> _Complete the following_
1 - In the laser timing rig software write-up, which GPIO library was used to read the sensor?
2 - In the laser timing rig software write-up, rewrite the passage starting at "1. Setup the" and ending at "into lap times.", changing every "start line" to "finish line".

> _Text section_
● ● ● ●

Laser Timing Rig Software

In our last blog we talked about our Laser Timing Rig hardware and how it is connected to a Raspberry Pi using the GPIO.
Now it is time to take a look at how we read these signals and generate the lap times:

First we need to check the GPIO pin that the sensor is attached to.
The sensor gives a low value when blocked by a robot, so we are looking for a high to low change on the GPIO pin.

You can use almost any of the GPIO libraries to do this.
We went with pigpio as we used it with our original laser timing rig used for the Pi Wars straight-line speed test.

Once pigpio is setup the basic script looks like this:

import pigpio
import time

### Configuration ###
MIN_LAP = 1.0   # Minimum time difference before registering another crossing
SENSOR = 14     # Set which (BCM) GPIO pins the sensor beam is connected to

# Setup the GPIO
pi = pigpio.pi()
global lastTrip
lastTrip = time.time()

# Callback when the sensor is triggered
def TripSensor(gpio, level, tick):
    global lastTrip
    tripTime = time.time()
    if tripTime > (lastTrip + MIN_LAP):
        # Actual sensor trip
        print 'Lap at %f' % (tripTime)
    else:
        # Duplicate reading
        pass
    lastTrip = tripTime

# Setup the sensor pin
pi.set_mode(SENSOR, pigpio.INPUT)
pi.callback(SENSOR, pigpio.FALLING_EDGE, TripSensor)

# Idle loop, does nothing but keep the script running
while True:
    time.sleep(1.0)

The script works as follows:

  1. Setup the GPIO pin as an input
  2. When the pin has a high to low change (falling edge) call TripSensor
  3. TripSensor checks if the previous call was too recent, if so it is still the robot passing the start line
  4. If the previous call was a while ago it takes a timestamp for the robot reaching the start line

Now we have some start line timestamps, but the full script does a little bit more.
Each time we get a new timestamp this script sends a message down to our camera controlling PC.
This PC is running another script, the one responsible for selecting cameras.


What this script does is to take these timestamps and turn them into lap times.
While waiting for the next one it also counts how long it has been since the latest lap started.
Finally the lap times are drawn over the camera feeds, ready to be passed onto Claire's PC to have the commentary added.

● ● ● ●

> _Given material_
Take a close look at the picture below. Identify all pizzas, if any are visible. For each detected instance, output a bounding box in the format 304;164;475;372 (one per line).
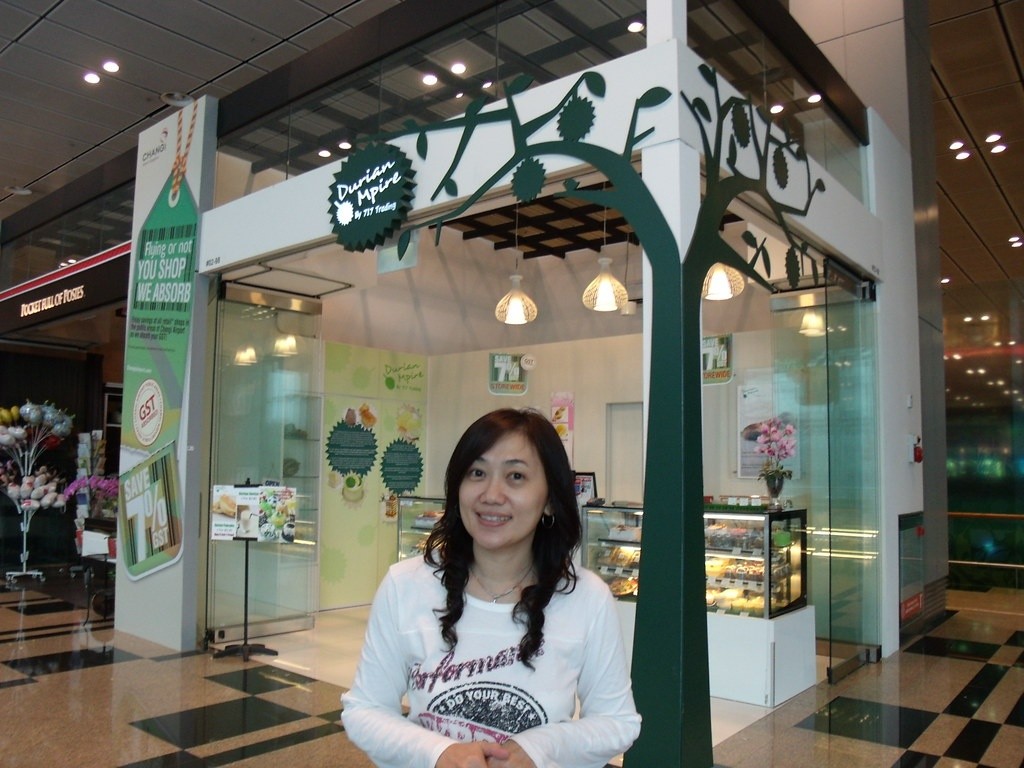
608;579;637;596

● ● ● ●

> _Task answers_
1 - pigpio

2 -
1. Setup the GPIO pin as an input
  2. When the pin has a high to low change (falling edge) call TripSensor
  3. TripSensor checks if the previous call was too recent, if so it is still the robot passing the finish line
  4. If the previous call was a while ago it takes a timestamp for the robot reaching the finish line

Now we have some finish line timestamps, but the full script does a little bit more.
Each time we get a new timestamp this script sends a message down to our camera controlling PC.
This PC is running another script, the one responsible for selecting cameras.


What this script does is to take these timestamps and turn them into lap times.